Lethal force against Americans in U.S.? No, unless imminent threat, Holder says

Attorney General Eric Holder this week said the U.S. could theoretically, in a time of crisis, use lethal force against a U.S. citizen on American soil -- an assertion that sparked a debate in the Senate today and has prompted one Republican to start drafting legislation on the issue.

In a Senate Judiciary Committee hearing today, Holder was asked about a letter he sent to Sen. Rand Paul, R-Ky., this week, responding to Paul's questions regarding the constitutionality of the government using lethal force -- including drone strikes -- against Americans in U.S. territory. Holder responded in his letter, "It is possible, I suppose, to imagine an extraordinary circumstance in which it would be necessary and appropriate under the Constitution and applicable laws of the United States for the President to authorize the military to use lethal force within the territory of the United States For example, the President could conceivably have no choice but to authorize the military to use such force if necessary to protect the homeland in the circumstances of a catastrophic attack like the ones suffered on December 7, 1941, and September 11, 2001."

In today's hearing, Sen. Ted Cruz, R-Texas, asked Holder whether such an attack would be constitutional against an American on U.S. soil who was determined to be a threat but was merely "sitting in a cafe." In other words, he said, someone "not posing an imminent or immediate threat of death or bodily harm."

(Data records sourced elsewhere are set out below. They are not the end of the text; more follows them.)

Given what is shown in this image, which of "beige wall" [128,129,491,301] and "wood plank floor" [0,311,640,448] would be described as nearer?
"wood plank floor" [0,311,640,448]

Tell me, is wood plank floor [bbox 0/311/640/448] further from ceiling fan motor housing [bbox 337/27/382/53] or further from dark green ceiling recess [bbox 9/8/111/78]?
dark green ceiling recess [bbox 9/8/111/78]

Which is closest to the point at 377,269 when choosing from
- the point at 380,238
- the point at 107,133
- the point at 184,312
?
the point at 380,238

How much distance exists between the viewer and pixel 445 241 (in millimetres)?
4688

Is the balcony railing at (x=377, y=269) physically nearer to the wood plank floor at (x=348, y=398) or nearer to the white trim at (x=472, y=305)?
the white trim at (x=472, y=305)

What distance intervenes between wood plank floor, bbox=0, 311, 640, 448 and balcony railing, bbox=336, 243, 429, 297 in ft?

Holder clearly rejected the premise from the start, though he did not directly answer Cruz's question on the constitutionality of the scenario. "I would not think in that situation the use of a drone or lethal force would be appropriate," he said.

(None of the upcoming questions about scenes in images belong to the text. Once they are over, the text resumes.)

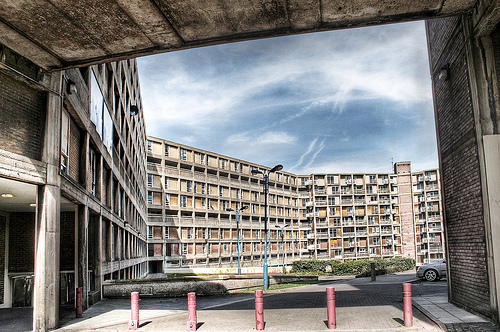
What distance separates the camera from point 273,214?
Answer: 7769 centimetres

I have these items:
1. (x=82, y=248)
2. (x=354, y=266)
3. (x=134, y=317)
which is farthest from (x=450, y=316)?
(x=354, y=266)

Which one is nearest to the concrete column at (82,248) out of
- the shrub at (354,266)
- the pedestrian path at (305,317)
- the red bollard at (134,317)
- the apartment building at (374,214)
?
the pedestrian path at (305,317)

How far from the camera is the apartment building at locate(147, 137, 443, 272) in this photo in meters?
58.8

After some back and forth, Cruz chastised Holder for failing to say unequivocally that a drone strike would be unconstitutional in such a scenario. "I find it remarkable that in that hypothetical... you are unable to give a one word or one syllable answer -- 'no'," he said.

Holder clarified that by saying the use of force in that case would be inappropriate, he meant "no" in response to Cruz's question.

Cruz retorted, "That statement has not been easily forthcoming." He said he will be introducing legislation in the Senate "to make sure the U.S. government cannot kill a U.S. citizen on U.S. soil absent an imminent threat."

Holder maintained that the legislation Cruz described would be "totally consistent" with what he said in his letter to Paul, since he cited using such force in response to a threat on par with the Sept. 11 attacks.

Sen. Chuck Grassley, R-Iowa, asked Holder whether a law prohibiting the president's use of lethal force on U.S. soil would be constitutional. Holder said he wasn't sure, adding that such a bill "might be contrary to Article 2 powers" under the Constitution.

Sen. Lindsey Graham, R-S.C., defended the use of force in crisis situations, saying it would be "kind of crazy" to prohibit the military from defending the homeland, even as it continues to fight al Qaeda and other terrorist elements abroad.

"I want to stand by you and the president to make sure we don't criminalize the war," Graham told Holder.

Sen. Patrick Leahy, D-Vt., the chairman of the Senate Judiciary Committee, said the committee would further review the use of drones during a hearing later this month.